╭──
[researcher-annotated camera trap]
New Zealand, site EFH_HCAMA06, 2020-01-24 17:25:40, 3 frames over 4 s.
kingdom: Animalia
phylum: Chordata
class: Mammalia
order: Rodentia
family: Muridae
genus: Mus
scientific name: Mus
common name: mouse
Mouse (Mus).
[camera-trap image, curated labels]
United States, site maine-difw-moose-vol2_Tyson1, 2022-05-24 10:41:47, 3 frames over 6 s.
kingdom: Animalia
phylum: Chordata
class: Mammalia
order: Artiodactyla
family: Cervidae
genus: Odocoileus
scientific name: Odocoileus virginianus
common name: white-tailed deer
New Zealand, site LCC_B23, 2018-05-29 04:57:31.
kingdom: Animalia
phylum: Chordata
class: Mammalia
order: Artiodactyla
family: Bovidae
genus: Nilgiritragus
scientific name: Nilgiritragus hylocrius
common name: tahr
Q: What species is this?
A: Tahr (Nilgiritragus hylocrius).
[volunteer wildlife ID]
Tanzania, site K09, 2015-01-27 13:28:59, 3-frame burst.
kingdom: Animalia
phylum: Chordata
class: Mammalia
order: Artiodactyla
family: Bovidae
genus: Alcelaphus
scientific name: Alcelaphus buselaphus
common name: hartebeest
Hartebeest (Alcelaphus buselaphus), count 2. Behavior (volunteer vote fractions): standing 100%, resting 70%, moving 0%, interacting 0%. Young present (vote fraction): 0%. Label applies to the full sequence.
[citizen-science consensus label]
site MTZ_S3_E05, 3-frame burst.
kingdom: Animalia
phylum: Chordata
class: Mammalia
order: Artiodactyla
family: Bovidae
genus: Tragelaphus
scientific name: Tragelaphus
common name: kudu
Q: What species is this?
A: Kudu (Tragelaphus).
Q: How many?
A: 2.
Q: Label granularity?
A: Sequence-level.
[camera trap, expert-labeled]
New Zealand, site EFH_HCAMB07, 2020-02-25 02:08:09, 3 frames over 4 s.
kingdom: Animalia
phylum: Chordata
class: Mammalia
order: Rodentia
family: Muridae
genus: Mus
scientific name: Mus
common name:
╰──
Work item —
Across the data, count every line where the string "trap" turns up, then write only that count.

Task answer —
3